### GIVEN PROBLEM
Copy each of the following items word for word, keeping every line as it appears.

•••••

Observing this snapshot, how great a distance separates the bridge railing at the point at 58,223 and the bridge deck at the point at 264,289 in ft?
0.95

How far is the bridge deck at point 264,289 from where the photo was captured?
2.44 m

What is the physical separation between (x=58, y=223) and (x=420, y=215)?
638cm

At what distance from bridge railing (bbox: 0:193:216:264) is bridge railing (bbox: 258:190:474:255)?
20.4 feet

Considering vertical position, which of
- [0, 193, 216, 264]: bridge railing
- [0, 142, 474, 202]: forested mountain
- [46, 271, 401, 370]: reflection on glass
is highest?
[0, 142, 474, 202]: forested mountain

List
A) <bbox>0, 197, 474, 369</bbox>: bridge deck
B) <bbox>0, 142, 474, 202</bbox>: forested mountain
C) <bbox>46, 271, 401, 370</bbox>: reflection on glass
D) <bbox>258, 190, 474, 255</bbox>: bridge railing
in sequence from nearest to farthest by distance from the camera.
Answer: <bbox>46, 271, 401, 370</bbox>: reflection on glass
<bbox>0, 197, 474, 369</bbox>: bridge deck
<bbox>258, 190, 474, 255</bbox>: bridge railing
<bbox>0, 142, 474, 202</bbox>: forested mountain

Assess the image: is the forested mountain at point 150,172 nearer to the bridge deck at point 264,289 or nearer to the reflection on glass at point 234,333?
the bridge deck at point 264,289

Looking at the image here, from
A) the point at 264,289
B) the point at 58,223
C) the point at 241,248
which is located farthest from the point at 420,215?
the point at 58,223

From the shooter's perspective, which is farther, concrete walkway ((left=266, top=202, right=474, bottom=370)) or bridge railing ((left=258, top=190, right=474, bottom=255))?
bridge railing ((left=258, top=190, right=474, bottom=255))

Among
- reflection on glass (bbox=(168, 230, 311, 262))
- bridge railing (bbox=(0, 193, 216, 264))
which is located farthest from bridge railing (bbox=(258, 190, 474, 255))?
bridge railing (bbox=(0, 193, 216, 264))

•••••

### ANSWER FOR THE TASK
Observing this snapshot, how great a distance separates the bridge railing at the point at 58,223 and the bridge deck at the point at 264,289 in ft?
0.95

How far is the bridge deck at point 264,289 from where the photo was captured?
2.44 m

What is the physical separation between (x=58, y=223) and (x=420, y=215)?
638cm

At what distance from bridge railing (bbox: 0:193:216:264) is bridge railing (bbox: 258:190:474:255)?
20.4 feet

Considering vertical position, which of
- [0, 193, 216, 264]: bridge railing
- [0, 142, 474, 202]: forested mountain
- [46, 271, 401, 370]: reflection on glass
is highest?
[0, 142, 474, 202]: forested mountain

List
A) <bbox>0, 197, 474, 369</bbox>: bridge deck
B) <bbox>0, 142, 474, 202</bbox>: forested mountain
C) <bbox>46, 271, 401, 370</bbox>: reflection on glass
D) <bbox>258, 190, 474, 255</bbox>: bridge railing
in sequence from nearest to farthest by distance from the camera.
Answer: <bbox>46, 271, 401, 370</bbox>: reflection on glass
<bbox>0, 197, 474, 369</bbox>: bridge deck
<bbox>258, 190, 474, 255</bbox>: bridge railing
<bbox>0, 142, 474, 202</bbox>: forested mountain

Assess the image: is the forested mountain at point 150,172 nearer to the bridge deck at point 264,289 or nearer to the reflection on glass at point 234,333?
the bridge deck at point 264,289

Looking at the image here, from
A) the point at 264,289
B) the point at 58,223
C) the point at 241,248
which is located farthest from the point at 420,215?
the point at 58,223

From the shooter's perspective, which is farther, concrete walkway ((left=266, top=202, right=474, bottom=370)) or bridge railing ((left=258, top=190, right=474, bottom=255))?
bridge railing ((left=258, top=190, right=474, bottom=255))

Among
- reflection on glass (bbox=(168, 230, 311, 262))
- bridge railing (bbox=(0, 193, 216, 264))
which is located farthest from bridge railing (bbox=(258, 190, 474, 255))?
bridge railing (bbox=(0, 193, 216, 264))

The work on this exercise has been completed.